We investigated bursae from healthy patients (n=13-16) versus patients with partial (n=13-17) or full-thickness RC tears (n=18-32). Bursa tissues were harvested for immunofluorescence staining, gene expression analysis and release of SPMs (Annexin A1, Lipoxin A4, Resolvin D1/D2) and/or their receptors (FPR2, ChemR23, GPR18). To understand regulatory mechanisms of SPM signaling in bursae, bursa-derived cells from patients with full-thickness RC tears (n=6) were subjected to physiological (2%) or pathological (8%) straining under uniaxial cyclic loading for 4 hours/day on 3 consecutive days. After stimulation, cells were analyzed by flow cytometry for SPM receptors (FPR2, ChemR23), fibroblast markers (CD90, CD105), adhesion molecules (CD54, CD106), human leucocyte antigens (HLA-DR, HLA-ABC) and proliferation marker Ki67. Furthermore, gene expression of SPM related genes (Annexin A1, FPR1, FPR2, ChemR23, GFP18), Col I, matrix degrading enzymes and inhibitors (MMP1, -2, TIMP1), and pro-inflammatory cytokines (IL6, IL1b) were analyzed.

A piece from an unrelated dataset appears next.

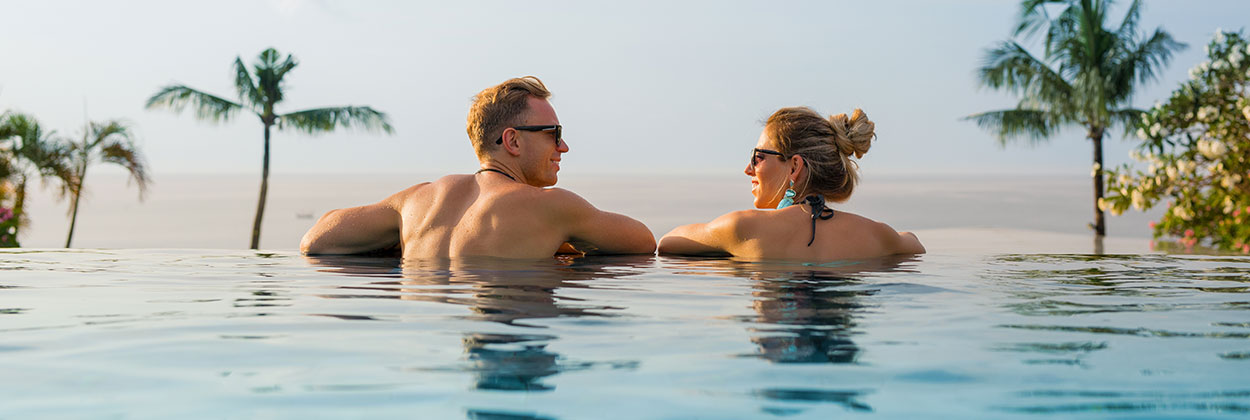 Mature couple in infinity pool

Multiplex fluorescence staining revealed FPR2+ and ChemR23+ cells in perivascular, but also in fibrous or fatty bursa tissue. Single or double positive FPR2/ChemR23 cells were identified partially as CD45+ leukocytes but also as CD45- cells (e.g. endothelial cells, fibroblasts). Annexin A1 gene expression showed a trend towards an increase in bursae of partial RC tears compared to full-thickness RC tears (p=0.076), whereas SPM receptor gene expression was not significantly affected. In tissue culture, bursae of partial RC tears showed increased Annexin A1 and Resolvin D1 release compared to bursae of intact controls (p=0.029, p=0.007, respectively). Resolvin D1 release was also increased in bursae of full-thickness RC tears compared to intact controls (p=0.008). Pathological, but not physiological mechanical straining resulted in significantly increased MMP1 and ChemR23 gene expression compared to unstimulated controls (p=0.002, p=0.040). On surface marker level, no significant regulations were observed after mechanical stimulation of bursa-derived cells.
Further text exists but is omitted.